Chinatown cumple 50 años de su estreno y se encuentra disponible en Netflix, opacando a películas actuales del mismo tenor como la secuela de Beverly Hills Cop 4.
Entre las dos media un abismo que puede explicar el desconcierto de la industria, tras el fin del New Hollywood y el ascenso del paradigma del “high concept movie” en los ochenta.
Precisamente, Un detective suelto en Beverly Hills nace en 1984, diez años después del filme de culto de Roman Polanski.
En una década, el público se infantilizó y los productores tomaron el control de los estudios, para barrer con los autores, los guiones más serios y los finales infelices.
Corrían los malos tiempos de un rearme moral en la meca, donde los géneros se aplanaron y expandieron en presupuesto, bajo un estándar superficial de cine espectáculo que quería competir con MTV.
Así surge la mezcla de comedia, policial y acción de la franquicia de Beverly Hills Cop, imprimiendo uno de los no futuros del mainstream, a cargo de los pragmáticos y cínicos Don Simpson y Jerry Bruckheimer, arquitectos del desmontaje de las estructuras complejas de los setenta, cuando reinó Chinatown siendo nominada a diez premios de la Academia en 1975.
Por cierto, la cinta obtuvo apenas el Oscar por el excelso guion de Robert Towne, quien había planeado realizar una trilogía con el personaje de Jake “Dos Caras”, exponiendo tres problemáticas de Los Ángeles: la escasez de agua, la explotación petrolera y la mala distribución de las tierras.
El proyecto de trilogía se frustró con los pésimos resultados en taquilla de la segunda parte, The Two Jakes, dirigida por Jack Nicholson en los noventa.
Los gustos de la audiencia habían cambiado por completo, dando al traste con el desarrollo de una saga para Chinatown.

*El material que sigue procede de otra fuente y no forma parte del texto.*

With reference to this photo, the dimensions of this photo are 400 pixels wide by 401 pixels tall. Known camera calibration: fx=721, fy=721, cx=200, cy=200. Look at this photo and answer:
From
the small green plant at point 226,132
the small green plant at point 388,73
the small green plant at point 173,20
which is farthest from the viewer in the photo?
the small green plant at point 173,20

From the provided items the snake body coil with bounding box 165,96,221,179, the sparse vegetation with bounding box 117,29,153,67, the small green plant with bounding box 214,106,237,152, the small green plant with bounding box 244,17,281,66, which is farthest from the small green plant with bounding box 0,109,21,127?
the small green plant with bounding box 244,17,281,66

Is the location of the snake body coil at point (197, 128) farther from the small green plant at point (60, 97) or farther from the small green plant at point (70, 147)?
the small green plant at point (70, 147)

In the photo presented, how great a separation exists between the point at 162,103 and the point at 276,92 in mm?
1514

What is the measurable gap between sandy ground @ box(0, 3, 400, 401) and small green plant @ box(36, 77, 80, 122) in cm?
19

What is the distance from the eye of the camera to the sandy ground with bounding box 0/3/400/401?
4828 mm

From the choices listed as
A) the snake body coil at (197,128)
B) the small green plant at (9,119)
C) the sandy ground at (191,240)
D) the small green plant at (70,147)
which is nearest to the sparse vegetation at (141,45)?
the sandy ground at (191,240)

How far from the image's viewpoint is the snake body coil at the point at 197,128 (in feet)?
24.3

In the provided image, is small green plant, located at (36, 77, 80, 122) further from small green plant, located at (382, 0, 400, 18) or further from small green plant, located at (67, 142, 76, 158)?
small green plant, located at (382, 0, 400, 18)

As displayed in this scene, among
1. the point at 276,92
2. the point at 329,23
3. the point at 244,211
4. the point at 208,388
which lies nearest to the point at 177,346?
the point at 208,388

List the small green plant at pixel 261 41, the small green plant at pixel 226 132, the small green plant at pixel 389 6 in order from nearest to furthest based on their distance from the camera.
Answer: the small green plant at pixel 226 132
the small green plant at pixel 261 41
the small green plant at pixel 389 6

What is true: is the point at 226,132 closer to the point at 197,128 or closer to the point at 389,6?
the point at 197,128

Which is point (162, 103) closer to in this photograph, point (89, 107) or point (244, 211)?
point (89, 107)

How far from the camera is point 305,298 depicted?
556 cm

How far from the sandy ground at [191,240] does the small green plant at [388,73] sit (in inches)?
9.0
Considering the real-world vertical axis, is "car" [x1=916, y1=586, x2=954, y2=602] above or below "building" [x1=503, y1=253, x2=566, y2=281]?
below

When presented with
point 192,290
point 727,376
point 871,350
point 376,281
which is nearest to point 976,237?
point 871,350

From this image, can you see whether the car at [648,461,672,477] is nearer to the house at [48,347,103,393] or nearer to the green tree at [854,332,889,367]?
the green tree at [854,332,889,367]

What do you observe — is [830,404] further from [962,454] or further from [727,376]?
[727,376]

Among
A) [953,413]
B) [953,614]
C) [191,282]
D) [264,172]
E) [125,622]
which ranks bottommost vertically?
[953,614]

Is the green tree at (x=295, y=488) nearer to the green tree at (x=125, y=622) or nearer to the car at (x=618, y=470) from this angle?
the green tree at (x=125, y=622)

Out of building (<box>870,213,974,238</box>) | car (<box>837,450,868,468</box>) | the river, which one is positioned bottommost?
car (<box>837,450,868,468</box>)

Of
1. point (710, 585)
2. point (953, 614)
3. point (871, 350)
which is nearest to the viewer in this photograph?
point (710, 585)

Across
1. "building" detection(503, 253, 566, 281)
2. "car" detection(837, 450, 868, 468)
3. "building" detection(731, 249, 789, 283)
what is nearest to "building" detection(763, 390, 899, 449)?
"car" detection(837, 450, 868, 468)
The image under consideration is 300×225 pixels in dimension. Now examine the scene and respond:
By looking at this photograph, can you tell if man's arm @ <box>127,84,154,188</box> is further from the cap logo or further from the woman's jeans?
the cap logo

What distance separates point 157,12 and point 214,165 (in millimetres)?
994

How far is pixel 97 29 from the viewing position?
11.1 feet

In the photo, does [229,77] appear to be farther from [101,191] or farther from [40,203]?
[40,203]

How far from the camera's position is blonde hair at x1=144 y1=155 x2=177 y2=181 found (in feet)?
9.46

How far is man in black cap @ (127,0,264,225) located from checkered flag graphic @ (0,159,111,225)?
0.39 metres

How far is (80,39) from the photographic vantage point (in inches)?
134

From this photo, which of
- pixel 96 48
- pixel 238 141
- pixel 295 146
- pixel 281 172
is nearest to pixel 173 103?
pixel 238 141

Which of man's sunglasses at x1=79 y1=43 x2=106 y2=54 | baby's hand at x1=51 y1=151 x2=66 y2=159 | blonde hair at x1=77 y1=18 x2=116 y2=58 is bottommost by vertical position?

Irónicamente, la gente apoyó al mismo actor en Batman, alrededor de aquellos tiempos, originando el frenesí moderno por la trama simple del súper héroe enfrentado al villano. Ciertamente, Tim Burton dotó de profundidad oscura a sus arquetipos de Ciudad Gótica, al crear una suerte de neonoir gótico, una especie de Chinatown de caricatura para las grandes masas del mundo.
El subtexto de la corrupción de fondo, en la metrópolis, seguía intacto, pero sin la densidad conceptual, política y erótica de Roman Polanski en la obra maestra producida por Robert Evans.
En el Oscar de 1975, Chinatown pierde con El Padrino 2, nada más y nada menos. Dos hijas, valga el dato, del genio del productor Robert Evans en sus años dorados de Paramount.
Un detective suelto en Beverly Hills 4 viene a exprimir el dólar de la nostalgia por unos relatos y unos estereotipos agotados.
De hacerse una tercera Chinatown, tendría que dedicarse al ocaso de las narrativas y actores que brindaron funcionamiento al andamiaje comercial de otrora, pero que parece que no van más por la sequía que inunda los predios creativos del suelo angelino.
Un detective suelto en Beverly Hills 4 expone una decadente historia, sobre el clásico detective que limpia la casa de las comisarias, desactivando en compañía de sus amigos, incluyendo a su hija, a un cartel como de Sinaloa, mediante una serie de chistes xenofóbicos y gags racistas, pasados de moda.
Todo es previsible y fatuo, como de un Eddie Murphy en retroceso de sus facultades y gracias.
Mientras tanto, Chinatown refrenda su frescura y desenfado en cada visionado, al entender cuál era el devenir del cine negro como reflejo de las ambigüedades y los misterios humanos.
Todavía podemos preguntarnos qué significa Chinatown, un acertijo sin respuesta, como los de Nolan, un rompecabezas que invita a la audiencia a pensar y cerrar el cuadro.
Una abstracción a la que vale la pena volver, para curarse del hastío de Un detective suelto en Beverly Hills 4.
La primera es filosofía del cine. La segunda representa el síntoma de una enfermedad que se mitiga con la pasión que desborda Jack Nicholson al lado de John Huston y Faye Dunaway.
Las dos caras de un Jake en busca de una redención para el thriller urbano.